Liza (pronounced, ‘Leeza’) is a Flia master – she started around noon getting the coals ready and by the time we got there around 3:00 pm, she had two lids heaped with coals and had started cooking the two pans of Flia layers. She used the forked stick to pick up the lids by the handles, carefully balancing them to keep the hot coals in place.
The Flia pan stays in one place and then the dough is carefully spooned in the pan in a star pattern. Here you see two pans – the pan at the top is cooking with a hot lid placed on top and a few coals underneath. The other lid is on the fire heating while the pan at the bottom gets another layer of dough. When a layer is cooked, the lid comes off, goes back to the fire and a new layer is added before the hot lid waiting in the coals is replaced.
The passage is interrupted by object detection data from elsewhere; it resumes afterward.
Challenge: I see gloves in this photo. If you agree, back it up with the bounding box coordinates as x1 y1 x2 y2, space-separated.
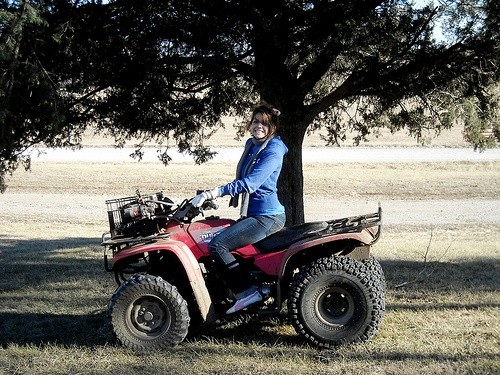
189 186 220 208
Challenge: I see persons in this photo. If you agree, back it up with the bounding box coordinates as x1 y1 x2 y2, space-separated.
192 103 288 314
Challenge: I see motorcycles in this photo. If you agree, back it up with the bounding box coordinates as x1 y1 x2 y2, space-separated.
102 191 387 353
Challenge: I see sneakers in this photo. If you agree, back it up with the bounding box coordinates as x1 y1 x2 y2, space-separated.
226 290 263 314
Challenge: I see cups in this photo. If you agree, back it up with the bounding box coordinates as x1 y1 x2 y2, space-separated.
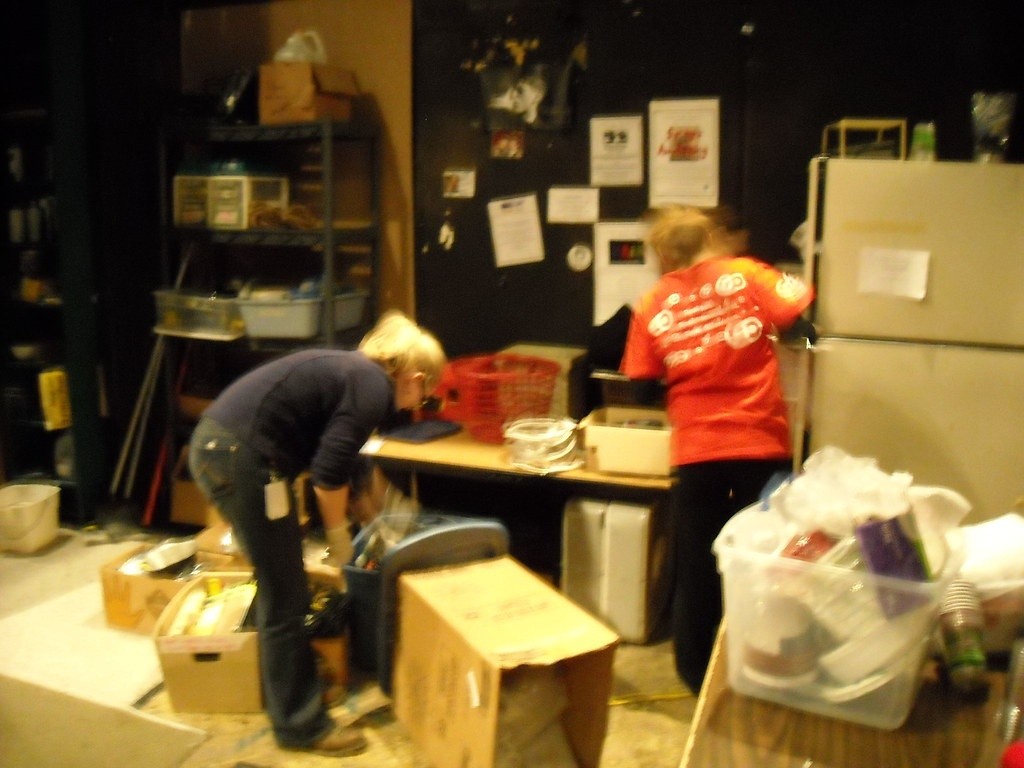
938 577 989 690
995 639 1024 743
907 120 938 159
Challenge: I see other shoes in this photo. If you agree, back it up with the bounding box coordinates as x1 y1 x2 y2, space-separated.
281 726 368 756
324 686 347 707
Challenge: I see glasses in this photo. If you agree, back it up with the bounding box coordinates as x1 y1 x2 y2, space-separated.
418 380 428 407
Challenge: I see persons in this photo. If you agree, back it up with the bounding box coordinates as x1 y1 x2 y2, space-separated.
188 315 445 757
618 206 823 697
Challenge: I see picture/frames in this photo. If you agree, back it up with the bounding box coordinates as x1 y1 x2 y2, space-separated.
546 184 601 228
485 190 548 273
591 217 663 330
645 95 725 212
489 126 530 165
443 167 478 201
587 112 648 189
This is repeated many times – we watched Liza labor (and it was a LOT of work) over this for more than an hour.
The thin dough is made from flour, water, and a milk/yogurt blend (as far as I could understand) and each layer is made in the star pattern, with the following layers filling in the spaces of the previous cooked layers (top right photo in this collage). BUT in between each layer, Liza spread a thin layer of a yogurt-cheese mixture as well. This is repeated until the pan is full.
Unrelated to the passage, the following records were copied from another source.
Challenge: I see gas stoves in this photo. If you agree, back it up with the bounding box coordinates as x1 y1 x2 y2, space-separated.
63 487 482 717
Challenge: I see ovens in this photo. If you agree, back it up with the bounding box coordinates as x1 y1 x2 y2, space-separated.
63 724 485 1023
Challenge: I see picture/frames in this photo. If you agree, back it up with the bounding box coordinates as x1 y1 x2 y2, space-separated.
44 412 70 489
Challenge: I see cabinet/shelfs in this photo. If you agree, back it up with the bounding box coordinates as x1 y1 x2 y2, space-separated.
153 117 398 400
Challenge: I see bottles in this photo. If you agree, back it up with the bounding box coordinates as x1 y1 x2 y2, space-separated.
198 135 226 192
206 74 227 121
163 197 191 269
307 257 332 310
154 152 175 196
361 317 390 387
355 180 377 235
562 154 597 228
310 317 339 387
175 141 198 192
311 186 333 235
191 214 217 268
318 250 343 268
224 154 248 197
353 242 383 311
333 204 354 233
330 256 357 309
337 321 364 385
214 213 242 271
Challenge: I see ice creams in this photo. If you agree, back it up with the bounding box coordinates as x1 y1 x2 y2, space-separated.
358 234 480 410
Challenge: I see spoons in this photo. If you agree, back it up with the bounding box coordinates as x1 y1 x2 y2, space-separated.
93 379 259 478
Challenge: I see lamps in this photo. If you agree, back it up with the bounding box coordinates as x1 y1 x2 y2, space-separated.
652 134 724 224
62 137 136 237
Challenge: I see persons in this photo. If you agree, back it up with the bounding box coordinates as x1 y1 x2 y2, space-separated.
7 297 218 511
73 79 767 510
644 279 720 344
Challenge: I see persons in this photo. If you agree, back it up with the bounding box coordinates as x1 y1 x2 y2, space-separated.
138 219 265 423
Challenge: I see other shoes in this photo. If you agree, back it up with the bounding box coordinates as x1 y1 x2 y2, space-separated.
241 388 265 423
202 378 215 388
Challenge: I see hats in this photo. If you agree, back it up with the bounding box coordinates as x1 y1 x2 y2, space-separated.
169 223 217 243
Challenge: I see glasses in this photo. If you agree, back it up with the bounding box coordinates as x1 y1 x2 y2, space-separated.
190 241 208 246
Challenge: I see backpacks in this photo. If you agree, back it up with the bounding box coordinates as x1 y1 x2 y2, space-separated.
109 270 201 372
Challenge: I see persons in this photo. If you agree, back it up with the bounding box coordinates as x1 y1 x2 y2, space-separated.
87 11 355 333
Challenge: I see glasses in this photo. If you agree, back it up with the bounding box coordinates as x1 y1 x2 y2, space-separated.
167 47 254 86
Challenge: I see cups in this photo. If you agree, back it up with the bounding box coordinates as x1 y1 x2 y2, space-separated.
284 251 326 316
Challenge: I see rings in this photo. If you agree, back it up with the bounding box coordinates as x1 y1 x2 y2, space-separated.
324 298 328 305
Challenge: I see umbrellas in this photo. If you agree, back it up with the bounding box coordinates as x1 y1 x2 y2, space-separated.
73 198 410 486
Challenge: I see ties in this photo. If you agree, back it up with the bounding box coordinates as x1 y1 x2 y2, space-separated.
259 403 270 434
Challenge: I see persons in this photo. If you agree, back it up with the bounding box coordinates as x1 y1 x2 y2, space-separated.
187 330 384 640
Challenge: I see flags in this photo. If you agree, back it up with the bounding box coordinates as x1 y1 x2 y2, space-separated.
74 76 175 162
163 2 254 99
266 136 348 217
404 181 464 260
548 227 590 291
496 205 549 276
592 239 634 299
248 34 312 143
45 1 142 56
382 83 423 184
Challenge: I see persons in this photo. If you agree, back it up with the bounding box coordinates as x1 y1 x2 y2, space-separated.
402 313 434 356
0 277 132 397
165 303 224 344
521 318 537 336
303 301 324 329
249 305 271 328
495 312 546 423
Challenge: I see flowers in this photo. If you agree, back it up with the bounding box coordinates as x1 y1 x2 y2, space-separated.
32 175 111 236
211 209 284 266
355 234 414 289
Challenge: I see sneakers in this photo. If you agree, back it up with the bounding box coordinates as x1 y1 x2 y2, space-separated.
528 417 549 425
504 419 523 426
So these are the steps Liza took to make Kosovo’s special dish, Flia:
- Gather wood, start fire to make coals
- Make flour dough and yogurt-cheese mixture
- Heat pan lids with coals
- Make first star-patterned layer with a spoon
- Use a stick to carry the lid from fire to pan with the top of the lid full of coals
- When first layer is cooked, carry lid back to the fire and spread the yogurt-cheese mixture over the layer with a spoon
- Carefully spoon on next layer of dough into open spaces from first layer in a star pattern
- Carry lid back from the fire and cover with the pan with reheated lid to cook
- Use stick to make sure there are some hot coals underneath the pans as well
- Repeat again and again, bending, lifting, carrying and spreading, until the huge Flia pan is full to the top and the dough is browned and cooked.
Whew. I think Liza worked between 4-5 hours total on just this for us! Really puts my Kitchenaid-enabled bread baking to shame, doesn’t it?
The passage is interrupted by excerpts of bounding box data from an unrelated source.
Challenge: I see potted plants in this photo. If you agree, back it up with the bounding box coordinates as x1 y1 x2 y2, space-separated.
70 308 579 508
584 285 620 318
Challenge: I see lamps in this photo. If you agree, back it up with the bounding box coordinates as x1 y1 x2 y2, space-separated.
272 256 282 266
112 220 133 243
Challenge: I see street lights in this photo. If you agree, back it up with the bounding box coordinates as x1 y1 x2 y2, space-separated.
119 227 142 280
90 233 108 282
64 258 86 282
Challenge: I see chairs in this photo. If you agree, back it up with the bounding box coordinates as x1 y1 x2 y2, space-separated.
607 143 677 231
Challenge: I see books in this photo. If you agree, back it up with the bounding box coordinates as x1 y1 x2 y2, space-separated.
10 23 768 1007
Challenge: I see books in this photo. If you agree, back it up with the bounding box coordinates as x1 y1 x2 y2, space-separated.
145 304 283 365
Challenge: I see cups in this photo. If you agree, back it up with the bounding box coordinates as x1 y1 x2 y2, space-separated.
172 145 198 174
Liza’s whole family then joined us to eat the Flia together – she served it with home-canned pickled vegetables and this tasty dip called Maze which I think is more of the yogurt-cheese used in the Flia.
Flia is a dish you eat with your hands, peeling the layers and dipping it in the Maze. It was really fun to see the kids enjoy this special treat they rarely get – and they ate LOTS of it.
You can see why we were so honored and thankful to be gifted with this experience by Liza and her family! We were so touched that they would open their home and take the time to show us a part of Kosovo that we would’ve never seen from a hotel room. We got to enjoy the new relationships (as much as possible with the language barrier – so glad for my cousin and his wife who interpreted for us!), see how a typical family lived, and taste a new and different dish. It was just one of the many, many blessings we received during our trip.